Q&A with Dr. Jay

Question 1: My one month old has an eye which keeps getting a discharge, especially after a long time of sleeping. Why is this occurring?

Dr. Jay: This is possibly a blocked lacrimal tear duct. The first thing that I look for is to make sure that this is not an infection. An infection is usually accompanied by a very red or pink eye. If the eye is not red, I usually ask if the eye seems teary. Usually, the answer is yes, because this little duct which drains tears from your eyes into your nose is blocked. The collection of tears then turns into a milky or slimy residue that collects on the eyelids as they are sleeping. It also collects while they are awake, but is just looks like they have a very wet eye. This problem is usually in just one eye. To help this duct open up, I suggest you massage the area between the eye and the bridge of the nose in a circular motion for a few minutes a couple times a day. Wipe the residue from the eye with a warm wash cloth. These usually resolve with the massage in a couple of weeks. Sometimes, we do have to use an antibiotic drop to clear a red eye but this will not remove the block. If the blockage does not clear up by 6 to 9 months of age, I will send the family to a pediatric ophthalmologist for possible surgery to remove the blockage. This surgery is highly successful and rarely do they block up again.

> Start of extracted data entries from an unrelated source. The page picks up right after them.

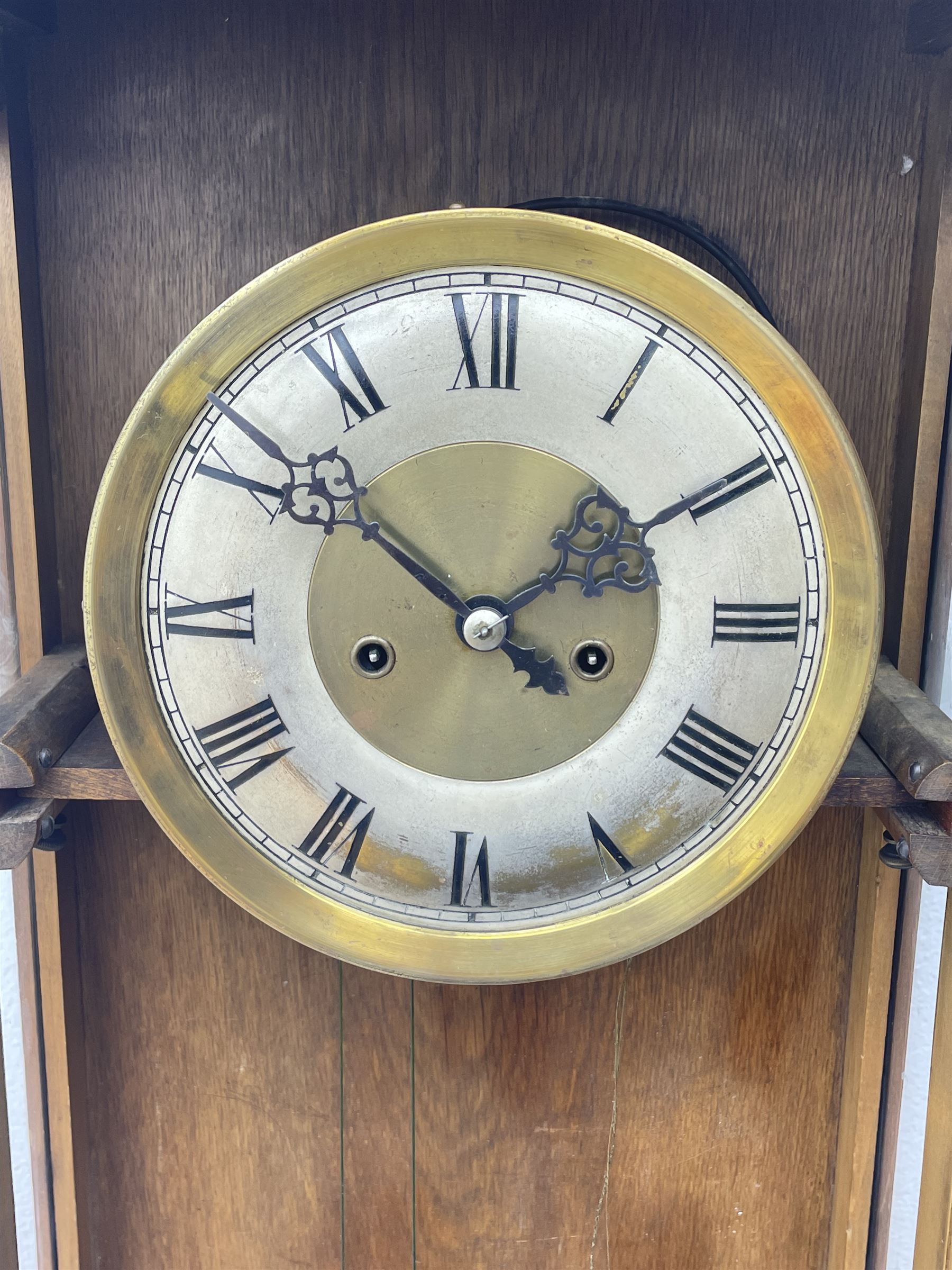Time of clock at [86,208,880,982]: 1:51
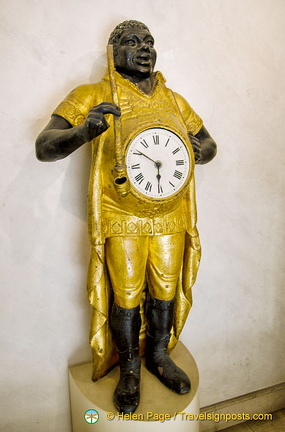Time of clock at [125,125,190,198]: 5:50
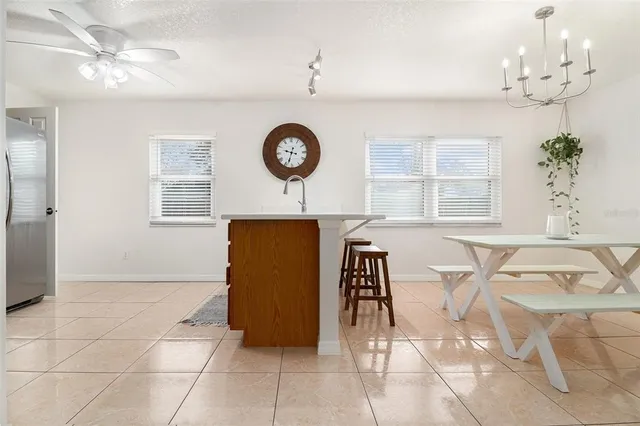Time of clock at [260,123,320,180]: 9:33
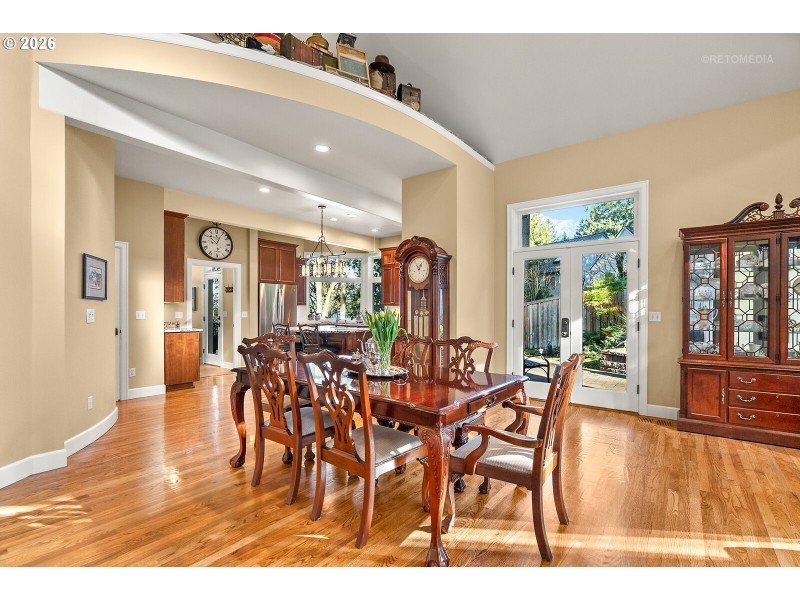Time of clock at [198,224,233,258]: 12:51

Question 2: My 7 year old son had his hearing screened at school and it showed that he failed in left ear. This has never happened before. What should I do?

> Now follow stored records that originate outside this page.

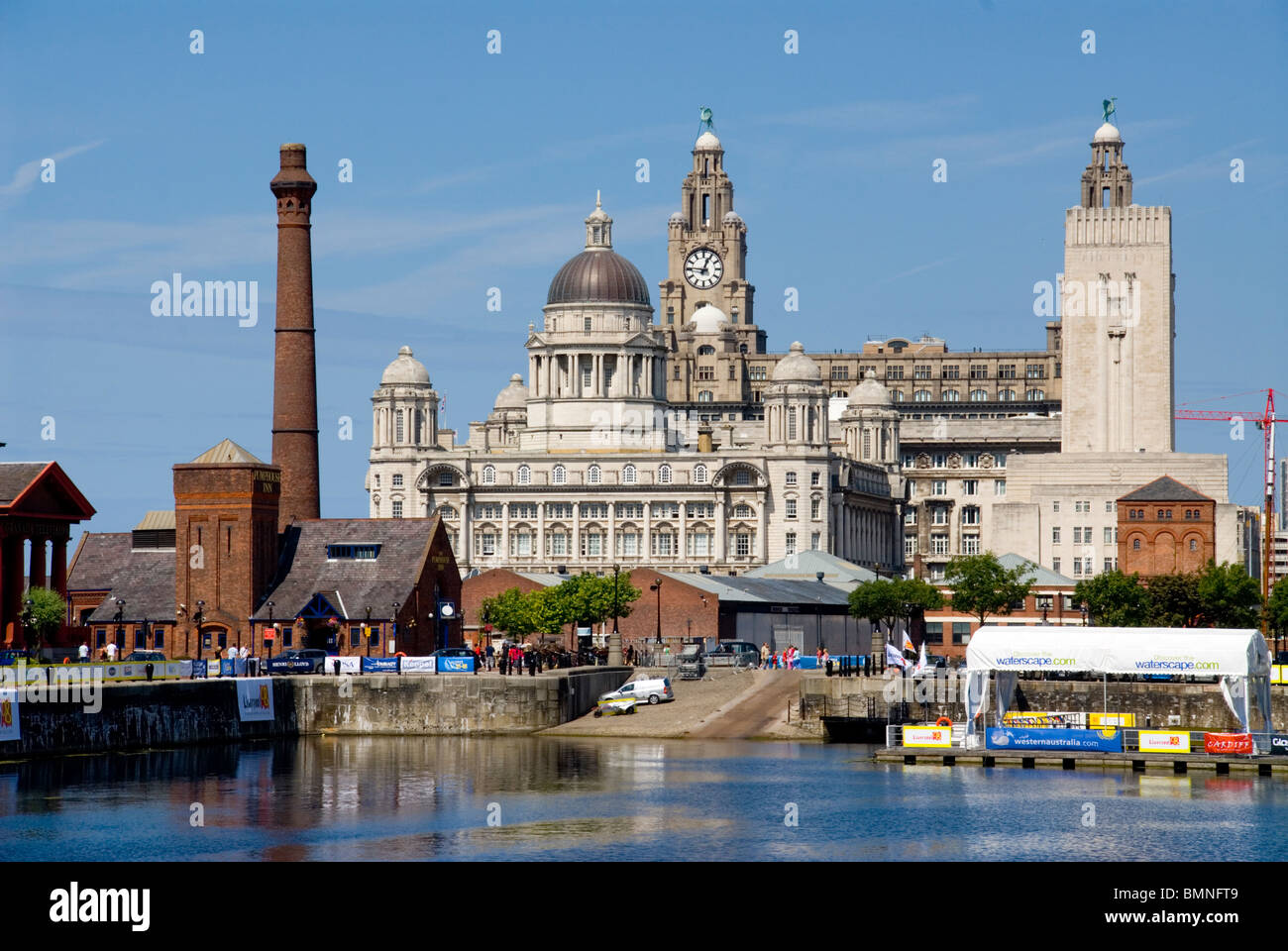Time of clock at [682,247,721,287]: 12:46
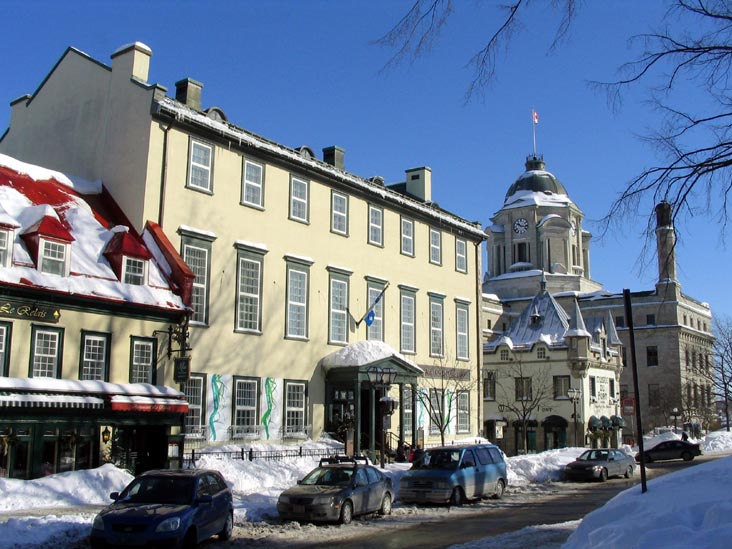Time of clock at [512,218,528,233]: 10:17
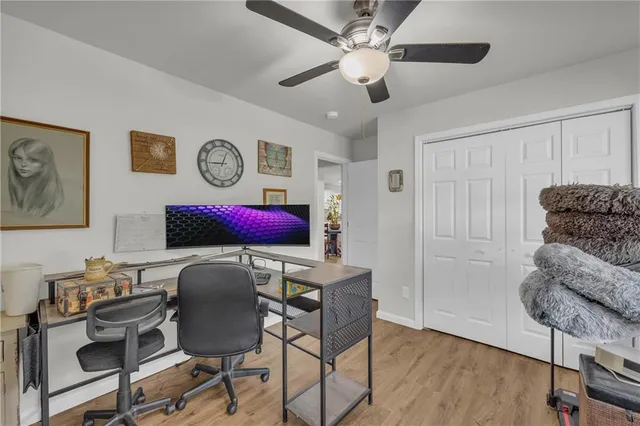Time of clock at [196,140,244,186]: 12:44
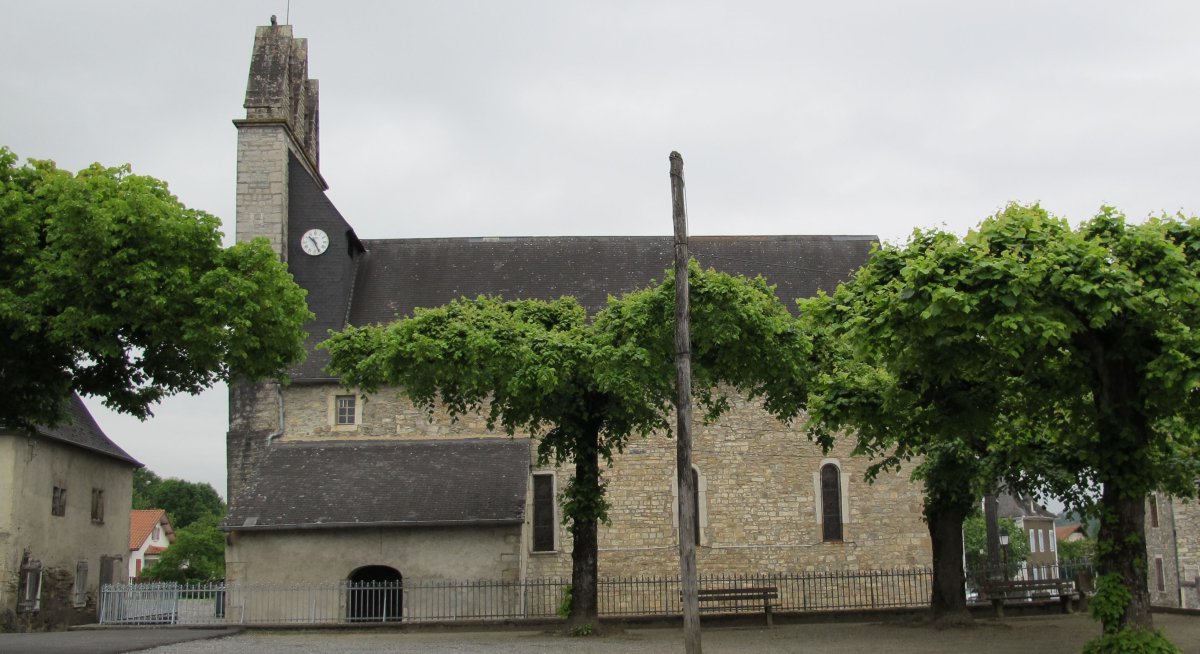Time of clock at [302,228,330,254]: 10:25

Dr. Jay: Make an appointment with your pediatrician to have it examined. The most common reason I see for a failed test is that the ear canal was blocked by a large amount of ear wax. This is removed and then the child will have normal hearing again. Another common reason is that there is fluid in the middle ear. If the test was done while your child had a cold or a bout with allergies, mucous could have collected in the middle ear without your child even knowing it but will reflect with a failed hearing exam. If we do find fluid, we wait a couple of weeks for the fluid to resolve. Sometimes, an antibiotic will be needed to fight the infection which caused all that mucous to build up or be placed on a allergy medicine to decrease the mucous. If the mucous clears, your child should pass the retest. If he still fails, he should be referred to an ENT specialist for further testing and examination.